People won’t recycle in any big way. That has been proven year after year. Put a recycle bin beside a trash bin and watch what happens, people dump all their waste in the trash bin. They won’t sort it. They have never been educated to as these plastic bag manufacturing companies making it convenient for people have ensured that that is the typical behaviour these days. They don’t want to a) have to foot the bill of a massive multiyear (or decades) long program to now get consumers to change their habits these companies have taught them to do over the last 40 off years. b) foot the bill to get any bags that are recycled back to a reprocessing centre, then clean them and sort them by plastic type and then mix the recyclate with new resin to make new bags. It is far easier and cheaper to just use virgin resin that comes in big truck loads form the resin manufacture to amke a bag than go through all the above rigmarole. c) Let’s not forget for every bag recycled 3 new bags have to be manufactured as these new bags only have about 30% recycled content.
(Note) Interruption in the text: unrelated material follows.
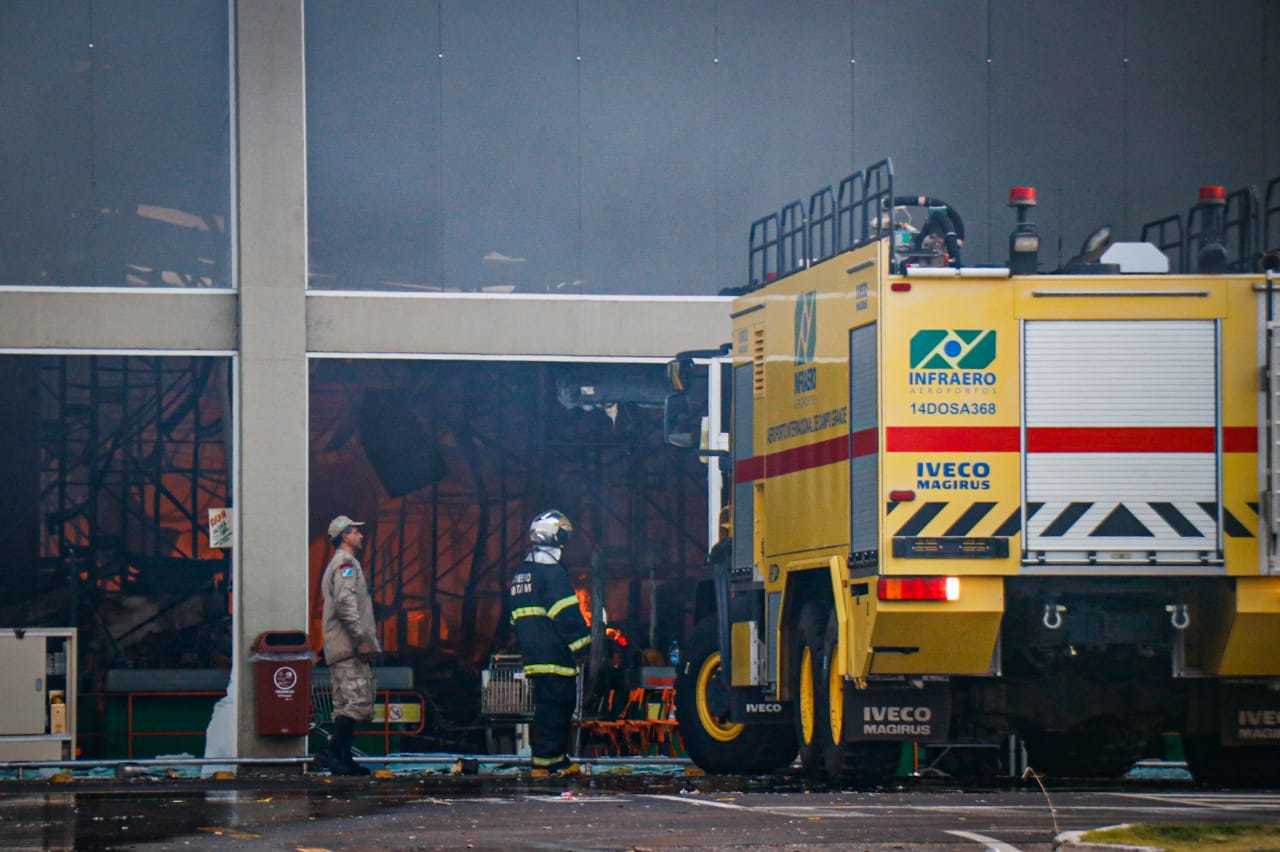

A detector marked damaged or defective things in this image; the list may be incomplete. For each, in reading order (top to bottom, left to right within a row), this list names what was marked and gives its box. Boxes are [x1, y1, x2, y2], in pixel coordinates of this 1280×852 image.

charred ceiling structure [309, 355, 711, 726]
What this means if 3 million people recycled their bags, then it would take 9 million people to fully use the bags from the 3 million, then 27 million people to then fully use those bags. And so on.
This all points to the plastic bag is simply a bad product and should be banned. Look at Ireland, they quickly got over their ‘inconvenience’ and moved on with reusable bags to other topics in life more important than the paying a few cents for a bag at the grocery store.
Jazz says:
Post Author September 3, 2012 at 5:20 pmWhile the conservatism of earth’s rseruoces is an honorable trait, so is looking out for our own health. The idea of reusing bags is fine as long as everyone exercises good hygiene. I’m sure you have seen the reports on ecol i bacteria being found on 25% of ladies handbags Many people set their bags on a dirty floor where pet dander, roach excrement, or anything their shoes may have picked up is transferred to the bag. I’d say that Earth Fare shoppers are less likely to behave in this manor, but the fact remains that some people just don’t think about these things. The risk of these contaminated bags coming back to the store and placed exactly where your food is being scanned is enough to make you sick. Until checkout lines are equipped with UV sanitizers or an equivalent we are putting our families health at risk. You really should provide your customers with a means of getting the products out the door without the fear of bringing home a colony of uninvited guest for dinner. Doing away with plastic bags is fine but doing away with reusables would be even better! Paper anyone?